START Study text

GovTech Startups and Open-Source LLMs

Robots Filing Paperwork in a Warehouse File Room

The arrival of efficient open-source Large Language Models (LLMs) like LLAMA 3 from Meta provides a unique opportunity to address the long-standing challenges faced by GovTech startups. When talking about Generative AI (genAI) for different GovTech use cases typically, three common challenges emerge:

  1. Cost efficiency
  2. Data Ownership
  3. Getting immediate value

In an ideal scenario, any GovTech startup needs to show that money spent on it is used efficiently with minimal overhead, that there are no data policy conflicts or breaches, and that its usage is justified and will bring immediate value, not in some distant future.

Last year, genAI technology showed its potential, but it would most likely be costly, incurring significant utilization fees or require the rollout of cloud-based GPU to run. It also had risks in regard to who owned the data and how that data would be used later. While other industries are slowly navigating these data challenges, in GovTech, the data comes from cities, government bodies, or other entities funded by the government, where data ownership is not always clear cut.

Open-source LLMs dramatically change this picture. You can run them in a very cost efficient way on existing infrastructure or build new infrastructure which is CPU-based, without the need of powerful–and substantially more expensive–GPUs. You can establish a collaboration model with the entity who owns the data. You can also create a derivative model with enriched data via Retrieval Augmented Generation (RAG). With recent advancements in LLMOps pipelines this has become simpler, faster, and more cost effective. With the right infrastructure in place, you can demonstrate use cases with government entity data in a matter of days, showing potential, real world applications.

END Study text

__Questions__
[A] Can you reproduce a passage of the GovTech article word for word, beginning at the words "Open-source LLMs dramatically" and stopping after the words "real world applications."?
[B] Can you resume the article on GovTech startups and open-source LLMs after its last sentence and carry it further?
The entries that follow have no part in this work.

START Information given

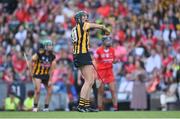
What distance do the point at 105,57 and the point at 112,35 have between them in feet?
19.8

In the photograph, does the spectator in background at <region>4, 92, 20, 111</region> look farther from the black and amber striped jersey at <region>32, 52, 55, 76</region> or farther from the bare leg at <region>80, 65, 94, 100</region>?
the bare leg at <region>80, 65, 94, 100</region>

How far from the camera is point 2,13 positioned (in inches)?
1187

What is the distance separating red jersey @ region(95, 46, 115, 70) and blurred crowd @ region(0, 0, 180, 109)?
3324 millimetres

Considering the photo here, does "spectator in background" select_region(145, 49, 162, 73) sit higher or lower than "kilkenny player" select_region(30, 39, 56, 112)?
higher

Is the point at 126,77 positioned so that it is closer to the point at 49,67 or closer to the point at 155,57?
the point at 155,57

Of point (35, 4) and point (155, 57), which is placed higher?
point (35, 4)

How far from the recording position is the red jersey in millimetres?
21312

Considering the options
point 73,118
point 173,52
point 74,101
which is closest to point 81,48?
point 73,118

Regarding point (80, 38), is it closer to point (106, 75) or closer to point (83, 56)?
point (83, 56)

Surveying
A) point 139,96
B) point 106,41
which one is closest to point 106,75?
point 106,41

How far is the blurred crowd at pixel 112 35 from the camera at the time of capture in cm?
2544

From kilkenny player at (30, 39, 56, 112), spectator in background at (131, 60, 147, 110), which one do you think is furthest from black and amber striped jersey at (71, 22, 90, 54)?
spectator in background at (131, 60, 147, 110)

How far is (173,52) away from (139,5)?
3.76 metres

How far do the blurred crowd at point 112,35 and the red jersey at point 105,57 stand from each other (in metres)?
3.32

END Information given

__Answers by task__
[A]
Open-source LLMs dramatically change this picture. You can run them in a very cost efficient way on existing infrastructure or build new infrastructure which is CPU-based, without the need of powerful–and substantially more expensive–GPUs. You can establish a collaboration model with the entity who owns the data. You can also create a derivative model with enriched data via Retrieval Augmented Generation (RAG). With recent advancements in LLMOps pipelines this has become simpler, faster, and more cost effective. With the right infrastructure in place, you can demonstrate use cases with government entity data in a matter of days, showing potential, real world applications.

[B]
These developments mitigate the risks of using generative AI in GovTech scenarios, opening up the possibilities of using LLMs and their powerful functionality. GovTech startups do not need to build strong Machine Learning teams and invest a lot of money upfront because they can offload that effort to genAI and LLM infrastructure providers, integrating capabilities as needed.

This also creates a unique opportunity for government entities directly. They can proactively collaborate with technology vendors like Engenai to quickly and easily create entity-specific LLMs, incorporating government data. For example, models that are tuned for traffic data are different from those that work with school budgets or with public works requests. Instead of contending with dozens of models from each vendor, each requiring their own security reviews and ongoing auditing and management, these government-owned models can be utilized by GovTech partners, providing consistent, auditable, and interoperable generative AI offerings.